In January it is the start of a New Year, time for people to make resolutions, and try to learn something from the previous year that we can carry over into the next year. We recently heard at the Hub that 45% of people make New Year’s resolutions but only 8% of them actually succeed in keeping those resolutions.
At this time of year it is also time for many NCAA Division III soccer programs to turn new pages on their coaching staffs. Out with the old and in with the new. Since many NCAA positions (especially assistant coaches and still many head coaches) are part time, they tend to have greater turnover in staffing. Many part time coaches hold full time jobs in addition to their part time coaching positions at D3. It is extremely difficult to maintain both positions due to the demands of a competitive environment even at D3; going to recruiting events, meeting with parents/student-athletes, plus the administrative demands from the college as well. It is certainly a job that one does for the joy of it, not the financial reward!

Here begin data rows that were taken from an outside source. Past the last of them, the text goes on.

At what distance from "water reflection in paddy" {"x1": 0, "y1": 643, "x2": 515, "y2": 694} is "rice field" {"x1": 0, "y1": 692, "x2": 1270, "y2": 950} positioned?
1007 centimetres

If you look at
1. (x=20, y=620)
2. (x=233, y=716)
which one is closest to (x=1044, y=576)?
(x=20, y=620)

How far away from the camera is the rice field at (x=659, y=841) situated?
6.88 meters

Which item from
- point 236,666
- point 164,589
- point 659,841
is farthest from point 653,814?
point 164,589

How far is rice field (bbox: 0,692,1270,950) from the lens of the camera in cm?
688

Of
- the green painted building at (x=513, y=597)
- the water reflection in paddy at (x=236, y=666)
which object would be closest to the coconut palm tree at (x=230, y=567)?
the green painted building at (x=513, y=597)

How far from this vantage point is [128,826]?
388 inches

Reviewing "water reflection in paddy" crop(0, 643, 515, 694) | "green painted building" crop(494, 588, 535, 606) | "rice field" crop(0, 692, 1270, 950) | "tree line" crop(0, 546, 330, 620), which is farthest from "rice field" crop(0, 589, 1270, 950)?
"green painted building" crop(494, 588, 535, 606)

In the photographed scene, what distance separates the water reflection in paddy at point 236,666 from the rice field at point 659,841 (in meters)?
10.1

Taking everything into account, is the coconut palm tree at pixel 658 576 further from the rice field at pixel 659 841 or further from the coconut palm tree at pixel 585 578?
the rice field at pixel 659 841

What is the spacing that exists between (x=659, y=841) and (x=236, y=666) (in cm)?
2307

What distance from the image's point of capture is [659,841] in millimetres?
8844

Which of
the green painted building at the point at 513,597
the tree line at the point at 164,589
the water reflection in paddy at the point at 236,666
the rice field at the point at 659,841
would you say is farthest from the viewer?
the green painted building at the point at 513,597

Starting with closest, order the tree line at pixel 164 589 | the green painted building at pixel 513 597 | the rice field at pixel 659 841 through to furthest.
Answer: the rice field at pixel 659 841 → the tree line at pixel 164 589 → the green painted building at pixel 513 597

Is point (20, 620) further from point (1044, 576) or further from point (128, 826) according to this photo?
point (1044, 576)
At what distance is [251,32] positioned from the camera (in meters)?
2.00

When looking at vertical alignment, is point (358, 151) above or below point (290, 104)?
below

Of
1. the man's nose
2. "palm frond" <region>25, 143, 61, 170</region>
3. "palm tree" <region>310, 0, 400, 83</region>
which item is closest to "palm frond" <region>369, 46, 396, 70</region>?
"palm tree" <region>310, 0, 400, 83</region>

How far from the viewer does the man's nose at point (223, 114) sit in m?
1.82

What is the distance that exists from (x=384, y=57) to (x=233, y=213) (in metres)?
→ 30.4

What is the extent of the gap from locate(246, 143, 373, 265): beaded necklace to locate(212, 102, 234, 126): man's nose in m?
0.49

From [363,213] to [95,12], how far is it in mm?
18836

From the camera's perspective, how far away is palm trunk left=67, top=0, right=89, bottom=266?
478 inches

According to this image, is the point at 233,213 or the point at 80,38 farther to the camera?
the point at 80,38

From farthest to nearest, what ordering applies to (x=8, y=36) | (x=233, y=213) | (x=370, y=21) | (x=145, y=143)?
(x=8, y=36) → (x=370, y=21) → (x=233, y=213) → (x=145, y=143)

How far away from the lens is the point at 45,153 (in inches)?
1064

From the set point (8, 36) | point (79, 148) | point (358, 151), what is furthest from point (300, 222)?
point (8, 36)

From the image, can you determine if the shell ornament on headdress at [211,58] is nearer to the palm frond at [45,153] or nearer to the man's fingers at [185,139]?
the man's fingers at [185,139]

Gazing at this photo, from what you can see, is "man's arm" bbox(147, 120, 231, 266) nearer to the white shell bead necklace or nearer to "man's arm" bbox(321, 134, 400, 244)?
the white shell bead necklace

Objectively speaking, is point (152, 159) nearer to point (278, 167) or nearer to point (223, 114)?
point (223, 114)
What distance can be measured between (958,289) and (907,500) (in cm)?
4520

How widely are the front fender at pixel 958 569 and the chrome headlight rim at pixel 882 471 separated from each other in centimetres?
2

With that in mind, it is a good time to re-emphasize some important points when looking at D3 schools and important questions you (as a student-athlete) need to ask the college coaches you meet when looking at D3 schools.
First, you NEVER want to select your school because of the soccer coach and/or the soccer program. Look at the academics and find a school that meets your needs as well as fits in with your economic constraints as well geographic preferences and size of school. Those things should be top priority over soccer.
Second, look at the history of coaches at the school. How long have they been there? You can usually find that on a school’s athletic department website. If coaches turnover every 2 or 3 years, keep in mind you might be playing for someone different before you graduate. Some players may have 2 or 3 coaches in their college careers. So the coach that is recruiting you now, might not be there for long. (The caveat to that is that there are also some very long tenured coaches as well— the point is do your homework!)
Ask lots of questions. Some young coaches may view a D3 job as a stepping stone to D2 or D1. The D3 job is just a checkbox on their resumes before they move up the coaching ladder. Don’t be afraid to ask them what their future intentions are. Are they planning on staying at the current school or are they looking to move on? Ask if they are full time or part time. If full time, they are more likely to stay there for longer. If part time, not as likely. Also ask about the assistant coaches. How long have they been there? What are their plans and aspirations?
We hate to be nay-sayers here at the Hub, but always remember, playing soccer in college is a privilege. Each player could suffer a season ending or career ending injury at any time. Or you may not even make the team after cuts/tryouts! So make sure that you select your school based on the things described above and not just soccer.
The bottom line is this— take a look at the history of each soccer program you are applying to and see if there is a lot of turnover. Will you be prepared for that? Sometimes change in coaches is good for a student-athlete. Ultimately though, make your school selection based on the academics, finances and other non-soccer objectives for yourself and your family. In the long run, that is the best decision to make.